Don’t Pay Unknown Recipients
As mentioned, ransomware is among the common cybersecurity threats associated with cryptocurrency. This is a difficult sort of hack, which traditionally involves the files on a device being encrypted by a malicious entity — only to be unlocked if an untraceable cryptocurrency payment is provided. It’s a sophisticated issue, and one it’s difficult to stop. But there are also less sophisticated scams via which unknown entities will simply ask for cryptocurrency. They may claim to offer a service; they may claim to be in desperate need; or they may claim to have information of yours, effectively attempting to leverage you into supplying a payment. These threats need to be taken on a case-by-case basis, but the easiest way to avoid them is to establish a firm policy of not paying unknown recipients with cryptocurrency. It sounds simple, and it is. But setting this policy in place consciously is still wise.
Invest Without Purchasing
If you’re curious about cryptocurrency from an investment standpoint, but you’re unwilling to trust the various wallets and exchanges at your disposal, you can take advantage of a trading method known as “contracts for difference.” This is a method that allows you to invest in the value of cryptocurrency without ever having to buy, store, or sell it on your own. In short, trading cryptocurrency CFDs is investing in an idea — specifically, the idea of the crypto asset in question gaining or losing value. Without ever holding the cryptocurrency, and thus without exposing yourself to a cybersecurity risk, you can set up a CFD with a reliable trading platform and profit simply by choosing the right direction for an asset’s value to move in overtime.

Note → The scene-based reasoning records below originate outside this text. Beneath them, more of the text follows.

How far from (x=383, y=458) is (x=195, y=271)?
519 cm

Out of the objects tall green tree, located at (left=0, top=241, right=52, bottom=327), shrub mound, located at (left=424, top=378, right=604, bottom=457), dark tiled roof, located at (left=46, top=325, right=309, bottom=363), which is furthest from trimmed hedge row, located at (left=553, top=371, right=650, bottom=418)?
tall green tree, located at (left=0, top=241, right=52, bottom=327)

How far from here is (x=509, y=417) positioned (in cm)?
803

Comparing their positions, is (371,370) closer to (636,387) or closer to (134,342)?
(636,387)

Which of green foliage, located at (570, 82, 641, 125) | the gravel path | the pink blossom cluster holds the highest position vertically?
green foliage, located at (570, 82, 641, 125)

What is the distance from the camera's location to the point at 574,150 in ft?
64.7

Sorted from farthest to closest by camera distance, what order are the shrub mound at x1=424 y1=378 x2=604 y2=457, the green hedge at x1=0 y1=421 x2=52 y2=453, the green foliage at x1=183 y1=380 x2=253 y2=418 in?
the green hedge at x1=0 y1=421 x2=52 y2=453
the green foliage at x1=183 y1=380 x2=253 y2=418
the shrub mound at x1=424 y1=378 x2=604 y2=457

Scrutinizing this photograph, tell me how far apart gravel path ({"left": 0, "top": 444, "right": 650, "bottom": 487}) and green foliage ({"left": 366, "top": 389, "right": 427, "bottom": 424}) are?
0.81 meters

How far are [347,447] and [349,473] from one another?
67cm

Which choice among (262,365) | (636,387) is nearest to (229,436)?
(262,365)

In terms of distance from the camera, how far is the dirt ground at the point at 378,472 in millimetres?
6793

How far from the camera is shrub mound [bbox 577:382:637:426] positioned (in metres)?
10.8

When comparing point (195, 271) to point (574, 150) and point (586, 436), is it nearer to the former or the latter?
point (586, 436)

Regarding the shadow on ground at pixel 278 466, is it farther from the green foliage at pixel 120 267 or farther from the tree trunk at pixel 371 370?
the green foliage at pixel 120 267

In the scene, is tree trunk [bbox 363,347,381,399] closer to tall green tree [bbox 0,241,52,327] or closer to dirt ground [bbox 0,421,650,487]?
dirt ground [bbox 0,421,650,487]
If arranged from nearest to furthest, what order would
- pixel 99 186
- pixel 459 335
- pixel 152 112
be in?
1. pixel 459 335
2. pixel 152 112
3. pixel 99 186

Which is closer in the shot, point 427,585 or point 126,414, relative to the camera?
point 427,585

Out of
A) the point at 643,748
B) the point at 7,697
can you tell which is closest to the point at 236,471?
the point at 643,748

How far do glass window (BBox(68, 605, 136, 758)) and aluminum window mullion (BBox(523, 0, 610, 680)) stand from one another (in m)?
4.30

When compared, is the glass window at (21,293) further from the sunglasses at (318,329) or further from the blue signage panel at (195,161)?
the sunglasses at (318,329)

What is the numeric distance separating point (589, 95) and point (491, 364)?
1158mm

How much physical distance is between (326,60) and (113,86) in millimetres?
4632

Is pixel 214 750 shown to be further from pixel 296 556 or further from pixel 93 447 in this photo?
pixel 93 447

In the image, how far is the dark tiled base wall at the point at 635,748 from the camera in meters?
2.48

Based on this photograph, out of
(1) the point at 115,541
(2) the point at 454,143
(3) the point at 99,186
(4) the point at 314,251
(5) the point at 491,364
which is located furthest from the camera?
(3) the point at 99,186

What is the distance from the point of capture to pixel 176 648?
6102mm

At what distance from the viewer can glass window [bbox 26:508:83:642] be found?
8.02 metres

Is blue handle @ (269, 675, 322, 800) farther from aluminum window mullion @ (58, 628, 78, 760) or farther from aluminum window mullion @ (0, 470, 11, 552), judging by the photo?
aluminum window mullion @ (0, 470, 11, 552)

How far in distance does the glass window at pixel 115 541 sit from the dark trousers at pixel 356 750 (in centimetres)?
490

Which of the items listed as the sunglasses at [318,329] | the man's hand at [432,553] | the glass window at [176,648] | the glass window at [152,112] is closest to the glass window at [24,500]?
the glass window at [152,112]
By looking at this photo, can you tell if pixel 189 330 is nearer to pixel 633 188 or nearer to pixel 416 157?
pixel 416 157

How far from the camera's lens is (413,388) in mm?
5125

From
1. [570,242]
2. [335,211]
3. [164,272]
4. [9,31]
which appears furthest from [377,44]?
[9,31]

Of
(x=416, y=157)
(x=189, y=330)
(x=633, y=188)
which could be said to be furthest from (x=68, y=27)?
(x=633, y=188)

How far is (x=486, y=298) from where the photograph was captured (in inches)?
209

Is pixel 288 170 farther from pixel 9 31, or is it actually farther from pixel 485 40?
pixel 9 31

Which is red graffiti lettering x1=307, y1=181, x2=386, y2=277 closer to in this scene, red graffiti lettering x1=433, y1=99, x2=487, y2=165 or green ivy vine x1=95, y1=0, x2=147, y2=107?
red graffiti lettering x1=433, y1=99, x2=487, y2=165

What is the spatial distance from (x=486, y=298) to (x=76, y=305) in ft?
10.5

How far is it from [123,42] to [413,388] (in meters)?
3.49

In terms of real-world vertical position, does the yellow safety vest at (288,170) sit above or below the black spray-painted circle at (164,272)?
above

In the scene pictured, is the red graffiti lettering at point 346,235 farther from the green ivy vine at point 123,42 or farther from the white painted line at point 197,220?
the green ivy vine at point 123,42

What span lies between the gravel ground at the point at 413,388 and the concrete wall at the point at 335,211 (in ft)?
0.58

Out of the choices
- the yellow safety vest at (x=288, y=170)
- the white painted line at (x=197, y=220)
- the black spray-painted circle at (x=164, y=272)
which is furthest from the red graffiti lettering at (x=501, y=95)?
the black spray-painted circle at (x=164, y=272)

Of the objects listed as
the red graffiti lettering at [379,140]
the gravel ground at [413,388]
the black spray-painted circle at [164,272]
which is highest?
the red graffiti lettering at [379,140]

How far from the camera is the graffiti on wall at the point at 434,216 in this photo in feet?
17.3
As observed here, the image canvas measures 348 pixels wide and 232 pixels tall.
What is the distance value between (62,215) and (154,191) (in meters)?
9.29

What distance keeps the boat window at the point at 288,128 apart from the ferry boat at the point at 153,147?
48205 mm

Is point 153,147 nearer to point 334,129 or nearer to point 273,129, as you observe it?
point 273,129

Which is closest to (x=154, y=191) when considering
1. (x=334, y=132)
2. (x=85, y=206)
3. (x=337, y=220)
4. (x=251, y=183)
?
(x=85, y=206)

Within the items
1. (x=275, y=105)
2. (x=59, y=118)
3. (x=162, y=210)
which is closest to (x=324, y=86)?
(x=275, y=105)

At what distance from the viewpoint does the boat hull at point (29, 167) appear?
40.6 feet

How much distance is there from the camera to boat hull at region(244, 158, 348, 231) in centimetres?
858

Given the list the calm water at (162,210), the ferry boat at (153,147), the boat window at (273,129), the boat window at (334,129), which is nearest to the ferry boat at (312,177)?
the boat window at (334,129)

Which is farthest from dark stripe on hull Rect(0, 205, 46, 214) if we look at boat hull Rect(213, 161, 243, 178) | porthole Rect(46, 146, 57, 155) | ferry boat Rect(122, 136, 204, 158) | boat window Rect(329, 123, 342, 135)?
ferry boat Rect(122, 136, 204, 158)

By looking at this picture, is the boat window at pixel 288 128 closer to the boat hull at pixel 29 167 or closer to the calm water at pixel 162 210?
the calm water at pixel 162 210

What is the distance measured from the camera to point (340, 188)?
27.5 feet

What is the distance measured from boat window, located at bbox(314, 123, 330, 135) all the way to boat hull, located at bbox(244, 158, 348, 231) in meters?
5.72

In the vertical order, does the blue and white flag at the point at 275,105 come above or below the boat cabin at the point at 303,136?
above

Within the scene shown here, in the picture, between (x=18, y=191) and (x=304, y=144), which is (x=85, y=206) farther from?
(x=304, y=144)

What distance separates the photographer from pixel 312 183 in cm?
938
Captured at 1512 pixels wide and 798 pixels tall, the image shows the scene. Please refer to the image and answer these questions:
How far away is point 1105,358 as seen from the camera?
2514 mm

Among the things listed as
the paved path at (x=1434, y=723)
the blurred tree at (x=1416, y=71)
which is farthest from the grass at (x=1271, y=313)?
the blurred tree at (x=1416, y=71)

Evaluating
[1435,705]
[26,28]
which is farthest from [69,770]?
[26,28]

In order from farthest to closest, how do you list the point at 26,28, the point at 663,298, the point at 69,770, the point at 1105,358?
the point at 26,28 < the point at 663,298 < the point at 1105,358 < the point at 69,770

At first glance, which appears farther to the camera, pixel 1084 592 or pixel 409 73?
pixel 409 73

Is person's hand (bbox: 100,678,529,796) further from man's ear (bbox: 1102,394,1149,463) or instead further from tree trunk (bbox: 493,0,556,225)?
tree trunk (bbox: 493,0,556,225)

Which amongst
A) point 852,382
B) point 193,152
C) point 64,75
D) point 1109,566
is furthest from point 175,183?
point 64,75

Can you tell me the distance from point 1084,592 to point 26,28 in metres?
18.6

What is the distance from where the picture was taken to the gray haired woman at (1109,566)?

Review Exchanges & Wallets
If you do decide to acquire your own cryptocurrency, either to spend or store as an investment, you’ll have to place some trust in an exchange (where you purchase the cryptocurrency) and wallet (where you store it). Unfortunately, there is no way to fully guarantee that your chosen wallet and exchange will be invulnerable. Issues arise, and in theory, any wallet or exchange could be compromised. However, due diligence is still worth something. By reviewing your options carefully, and reading up on security measures and any past issues, you can reassure yourself that you’re picking the most secure platforms available.
Explore Crypto Debit Cards
As you may have heard, it is now possible to load crypto funds on a debit card, so long as you’re using the right service and a compatible card. This is not a complete workaround of crypto exchanges or wallets, given that you still need to load the cryptocurrency from a digital source. But it’s still a method that some users feel more secure about because they don’t need to access their crypto wallets and conduct direct transfers on a regular basis. Instead, they can simply swipe debit cards to spend cryptocurrency.
There are still some risks associated with these ideas, as there are with most financial dealings these days. But in taking these approaches, it is possible to spend, manage, and invest in cryptocurrency without making yourself vulnerable to the bigger known cyber threats.